start Page

South Central LA resident and urban gardening proponent, Ron Finley has said, "Growing your own food is like printing your own money." In his guerilla gardening TED Talk, he has said he, "Witnessed his garden being a tool for transformation in his neighborhood" allowing you to "take the system back and manufacture your own reality."

The voting rights activist and civil rights leader, Fannie Lou Hamer, after turning her attention to economic justice, also found growing one's own food to turn the system on its head. Hamer fiercely believed that her neighbors in Mississippi "would achieve full citizenship only when they controlled their own diet and where the food comes from." The approach Hamer took in the 1960s continues to be a model for food sovereignty.

These ideas resonate as average citizens struggle in a food system perceived to be out of balance and in a neighborhood where gentrification is creating pressures between those whose prospects have risen and those who have not.

end Page
start Information supplied

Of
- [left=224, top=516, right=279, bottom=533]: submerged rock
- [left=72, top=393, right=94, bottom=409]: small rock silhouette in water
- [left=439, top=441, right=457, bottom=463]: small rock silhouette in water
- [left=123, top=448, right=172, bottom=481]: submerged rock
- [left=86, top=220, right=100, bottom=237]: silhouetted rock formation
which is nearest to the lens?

end Information supplied

● Work instructions: Do these statements agree with the passage on growing your own food? Answer yes or no for each, quoting the deciding words of the passage: (a) Ron Finley lives in South Central LA. (b) Fannie Lou Hamer took her approach in the 1980s. (c) Hamer's neighbors were in Mississippi.

● Task output:
(a) Yes: "South Central LA resident and urban gardening proponent, Ron Finley"
(b) No: "The approach Hamer took in the 1960s"
(c) Yes: "her neighbors in Mississippi"